Running on river beds


We reached the little village of Mawlyngnba, a good three-hour drive from Shillong, to find trails to run on. We had no real expectation other than maybe finding a trail that traverses from one hill to another. We fell right into the stereotype of deciding what Meghalaya should be. There’s only one place you can stay in at Mawlyngnba, it’s run by the cooperative society of Meghalaya and needs a call from Shillong before you end up at its doorstep.

We put on our shoes and headed straight to the grasslands that we saw in the distance. There were a couple of trails that went up hills, but our local guide insisted that we see the age-old animal fossils along the plains first.


As we walked towards the fossils, we had to cross a river bed that just plunged from the grassland. It took us a moment or two to realize that this 10-foot drop was actually our opening to a dried up river. While the local guides didn’t see much in the river bed, we were delighted to see the inconsistency in the surface of the river bed. It was a trail runner’s dream. There were also a few puddles that were big enough to swallow a whole grown man and were deep enough to make sure that he stays down there.
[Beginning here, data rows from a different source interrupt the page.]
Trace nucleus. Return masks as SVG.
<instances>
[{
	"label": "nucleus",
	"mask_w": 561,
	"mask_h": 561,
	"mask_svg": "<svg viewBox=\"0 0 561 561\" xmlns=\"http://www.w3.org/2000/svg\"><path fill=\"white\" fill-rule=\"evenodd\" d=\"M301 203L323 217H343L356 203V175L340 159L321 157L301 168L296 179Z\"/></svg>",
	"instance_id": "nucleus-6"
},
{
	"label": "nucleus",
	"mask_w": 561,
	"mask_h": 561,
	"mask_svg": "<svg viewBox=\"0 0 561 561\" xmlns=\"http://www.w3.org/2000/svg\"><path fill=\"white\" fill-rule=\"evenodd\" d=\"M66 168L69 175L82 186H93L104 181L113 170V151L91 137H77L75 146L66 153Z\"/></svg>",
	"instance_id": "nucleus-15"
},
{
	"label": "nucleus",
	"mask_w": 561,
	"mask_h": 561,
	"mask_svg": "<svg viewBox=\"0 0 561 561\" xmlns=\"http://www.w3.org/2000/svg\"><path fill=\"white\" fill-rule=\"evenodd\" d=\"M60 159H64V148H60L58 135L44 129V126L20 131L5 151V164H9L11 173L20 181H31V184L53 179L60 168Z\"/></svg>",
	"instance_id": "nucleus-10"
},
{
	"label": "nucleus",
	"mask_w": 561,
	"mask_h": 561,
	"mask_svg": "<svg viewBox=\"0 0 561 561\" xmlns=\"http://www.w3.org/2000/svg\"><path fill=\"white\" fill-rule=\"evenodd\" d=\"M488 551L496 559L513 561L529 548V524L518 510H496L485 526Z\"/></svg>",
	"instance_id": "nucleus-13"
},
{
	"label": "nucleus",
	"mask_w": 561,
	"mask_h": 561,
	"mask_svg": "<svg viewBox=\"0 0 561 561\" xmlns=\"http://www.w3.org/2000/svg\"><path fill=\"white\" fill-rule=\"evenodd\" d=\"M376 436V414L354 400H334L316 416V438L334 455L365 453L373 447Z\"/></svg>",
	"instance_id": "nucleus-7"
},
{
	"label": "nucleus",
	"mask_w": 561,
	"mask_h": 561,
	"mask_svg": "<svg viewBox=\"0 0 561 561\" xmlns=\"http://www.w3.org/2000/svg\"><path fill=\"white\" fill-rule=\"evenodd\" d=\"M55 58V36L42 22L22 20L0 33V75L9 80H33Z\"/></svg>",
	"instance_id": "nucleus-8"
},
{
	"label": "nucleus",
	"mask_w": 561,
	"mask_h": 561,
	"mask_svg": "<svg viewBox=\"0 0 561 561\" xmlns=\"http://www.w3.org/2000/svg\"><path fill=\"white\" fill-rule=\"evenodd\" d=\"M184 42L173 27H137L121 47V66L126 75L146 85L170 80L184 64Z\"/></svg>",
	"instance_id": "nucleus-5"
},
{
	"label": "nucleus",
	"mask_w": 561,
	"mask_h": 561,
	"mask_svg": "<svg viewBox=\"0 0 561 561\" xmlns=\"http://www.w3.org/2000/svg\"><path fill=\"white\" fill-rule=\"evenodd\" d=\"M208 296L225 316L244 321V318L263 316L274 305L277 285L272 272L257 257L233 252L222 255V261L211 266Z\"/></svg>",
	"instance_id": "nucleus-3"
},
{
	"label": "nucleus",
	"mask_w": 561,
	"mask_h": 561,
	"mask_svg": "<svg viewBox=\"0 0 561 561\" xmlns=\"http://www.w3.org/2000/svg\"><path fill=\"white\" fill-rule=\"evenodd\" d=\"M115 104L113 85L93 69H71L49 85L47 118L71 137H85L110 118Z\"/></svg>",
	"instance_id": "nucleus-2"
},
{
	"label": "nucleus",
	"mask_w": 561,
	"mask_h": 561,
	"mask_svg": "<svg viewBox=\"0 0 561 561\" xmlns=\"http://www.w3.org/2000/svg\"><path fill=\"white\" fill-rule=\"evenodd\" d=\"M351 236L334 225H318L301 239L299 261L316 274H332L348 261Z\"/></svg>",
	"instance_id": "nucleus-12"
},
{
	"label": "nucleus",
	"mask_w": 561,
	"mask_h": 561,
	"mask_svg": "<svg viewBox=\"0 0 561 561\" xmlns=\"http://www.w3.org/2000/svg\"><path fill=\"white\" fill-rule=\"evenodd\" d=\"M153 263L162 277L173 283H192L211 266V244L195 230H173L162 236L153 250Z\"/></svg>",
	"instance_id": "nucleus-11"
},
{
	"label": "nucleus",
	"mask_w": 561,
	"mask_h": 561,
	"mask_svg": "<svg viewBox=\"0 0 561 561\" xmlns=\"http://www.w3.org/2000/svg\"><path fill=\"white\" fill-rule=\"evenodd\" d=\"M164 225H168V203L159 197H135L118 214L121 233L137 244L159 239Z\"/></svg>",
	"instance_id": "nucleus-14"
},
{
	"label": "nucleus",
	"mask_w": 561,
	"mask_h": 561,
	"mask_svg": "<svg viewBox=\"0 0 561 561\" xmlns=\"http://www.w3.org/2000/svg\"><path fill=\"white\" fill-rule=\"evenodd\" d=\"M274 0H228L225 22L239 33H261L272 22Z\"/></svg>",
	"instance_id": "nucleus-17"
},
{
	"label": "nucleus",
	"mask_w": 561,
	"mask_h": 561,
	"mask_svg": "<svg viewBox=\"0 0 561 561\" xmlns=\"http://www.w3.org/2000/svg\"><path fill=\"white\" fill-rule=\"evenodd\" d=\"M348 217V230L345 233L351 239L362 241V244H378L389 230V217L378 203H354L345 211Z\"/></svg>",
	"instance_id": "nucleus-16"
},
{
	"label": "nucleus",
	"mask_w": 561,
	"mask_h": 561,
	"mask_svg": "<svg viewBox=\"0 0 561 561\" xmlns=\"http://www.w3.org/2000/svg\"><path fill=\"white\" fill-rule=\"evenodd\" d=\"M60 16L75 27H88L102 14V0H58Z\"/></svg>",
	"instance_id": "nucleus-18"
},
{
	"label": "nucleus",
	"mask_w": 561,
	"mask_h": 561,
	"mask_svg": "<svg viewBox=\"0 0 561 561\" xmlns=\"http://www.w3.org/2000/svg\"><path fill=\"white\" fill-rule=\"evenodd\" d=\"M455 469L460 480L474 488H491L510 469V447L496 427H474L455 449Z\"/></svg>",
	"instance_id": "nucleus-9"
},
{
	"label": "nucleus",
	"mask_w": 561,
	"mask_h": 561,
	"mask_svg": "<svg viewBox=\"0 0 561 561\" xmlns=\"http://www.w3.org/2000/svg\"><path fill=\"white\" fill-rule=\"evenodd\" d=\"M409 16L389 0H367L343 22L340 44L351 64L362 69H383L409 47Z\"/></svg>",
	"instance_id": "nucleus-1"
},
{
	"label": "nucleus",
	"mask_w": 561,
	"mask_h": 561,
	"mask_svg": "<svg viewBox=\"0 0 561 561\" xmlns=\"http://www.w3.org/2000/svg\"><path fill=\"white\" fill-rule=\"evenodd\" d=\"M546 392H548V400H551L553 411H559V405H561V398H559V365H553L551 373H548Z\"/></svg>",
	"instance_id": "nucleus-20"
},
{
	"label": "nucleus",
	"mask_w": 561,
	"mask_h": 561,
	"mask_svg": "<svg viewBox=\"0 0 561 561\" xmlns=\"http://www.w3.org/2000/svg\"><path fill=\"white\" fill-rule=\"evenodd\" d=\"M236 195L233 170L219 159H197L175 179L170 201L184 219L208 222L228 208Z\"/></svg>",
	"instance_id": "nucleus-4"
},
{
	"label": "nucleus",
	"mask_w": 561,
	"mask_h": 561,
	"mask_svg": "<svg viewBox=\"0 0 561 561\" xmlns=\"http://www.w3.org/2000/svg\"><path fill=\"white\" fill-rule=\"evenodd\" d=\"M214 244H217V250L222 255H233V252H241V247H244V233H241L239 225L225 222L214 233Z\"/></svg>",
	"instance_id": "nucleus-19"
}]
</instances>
It was a trail runner’s worst nightmare.


We tracked back to a point where the river gorge turned into a small stream and disappeared into the jungles. We set up our gps devices and set off, hoping for at least a 10 km run. Half way through the river, we saw our local guides sitting on the side wondering what the hell we were doing running on a river bed.

At the 4km mark, we were came to an abrupt stop, as the river plunged into a waterfall and there we stood, at the mouth of a 100-foot long waterfall! A little stunned by the sudden drop, which marked the end of our run, we tracked back disappointed that the trail wasn’t as long as we anticipated it to be and also a little glad that we didn’t run straight down a cascading waterfall.


“Do you want to go to the other river beds?’’ asked our local guide as we got back to their resting spot. To our delight, we then learnt that there are close to 5 river beds that all end at the mouth of a waterfall and all these river beds are connected by a little trail that runs across the grassland.

We weren’t sure about how much we ran at the end of it, but we were pretty sure that we were the first ones to run across these magnificent river beds.